* Source passage *
◇ ◇ ◇ ◇ ◇ ◇ ◇
Photography and exhibit design: Zolt Levay
Science consulting: Brandon Lawton
Writing: Margaret W. Carruthers
Graphics: Elizabeth Wheatley
Website design: Pam Jeffries
Additional contributions: Greg Bacon, Claire Blome, John Godfrey, Hussein Jirdeh, John Maple, Denise Smith, Sharon Toolan, Vonessa Schulze

Special thanks to the Art Association of Jackson Hole and Executive Director Mark Nowlin for hosting the exhibit.


a. Telescope Name: All of the images shown are photographs of light collected by NASA’s Hubble Space Telescope. In one case (Carina Nebula), the image is constructed using a combination of Hubble data and photographs from a ground-based observatory, the Cerro Tololo Inter-American Observatory in Chile.

b. Object Name: While some objects have common names related to their appearance or location, others are referred to only by their catalog numbers.

Arp: Galaxies with unusual shapes included in Halton Arp’s Atlas of Peculiar Galaxies, published in 1966
HCG: Group of four or more galaxies included in Paul Hickson’s catalog of Compact Groups of Galaxies, first published in 1982
M: Messier objects, cataloged by or based on observations made by Charles Messier in the late 18th century
NGC: Objects included in the New General Catalogue of Nebulae and Clusters of Stars, first published by John Emil Louis Dreyer in the late 19th century; the catalog has been updated a number of times

c. Constellations: Astronomers divide the sky into 88 adjoining regions, each named for a prominent constellation. The constellation given for each celestial landscape in this exhibit reflects its location in the sky, as seen from Earth.

d. Year: Year that the image was released to the public.
◇ ◇ ◇ ◇ ◇ ◇ ◇
* Data excerpt *
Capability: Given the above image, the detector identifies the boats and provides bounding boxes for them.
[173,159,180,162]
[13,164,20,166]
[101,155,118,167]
◇ ◇ ◇ ◇ ◇ ◇ ◇
* Requirements *
a. Answer these questions using the exhibit notes:
(i) Who is credited with the writing?
(ii) Which ground-based observatory supplied photographs for the Carina Nebula image?
(iii) Into how many adjoining regions do astronomers divide the sky?
b. Rewrite the exhibit notes from "Photography and exhibit" up to and including "their catalog numbers.", substituting "pictures" for every occurrence of "photographs".
The listing that comes after the exhibit notes is separate material.

* Responses per task *
a.
(i) Margaret W. Carruthers
(ii) The Cerro Tololo Inter-American Observatory in Chile
(iii) 88

b.
Photography and exhibit design: Zolt Levay
Science consulting: Brandon Lawton
Writing: Margaret W. Carruthers
Graphics: Elizabeth Wheatley
Website design: Pam Jeffries
Additional contributions: Greg Bacon, Claire Blome, John Godfrey, Hussein Jirdeh, John Maple, Denise Smith, Sharon Toolan, Vonessa Schulze

Special thanks to the Art Association of Jackson Hole and Executive Director Mark Nowlin for hosting the exhibit.


a. Telescope Name: All of the images shown are pictures of light collected by NASA’s Hubble Space Telescope. In one case (Carina Nebula), the image is constructed using a combination of Hubble data and pictures from a ground-based observatory, the Cerro Tololo Inter-American Observatory in Chile.

b. Object Name: While some objects have common names related to their appearance or location, others are referred to only by their catalog numbers.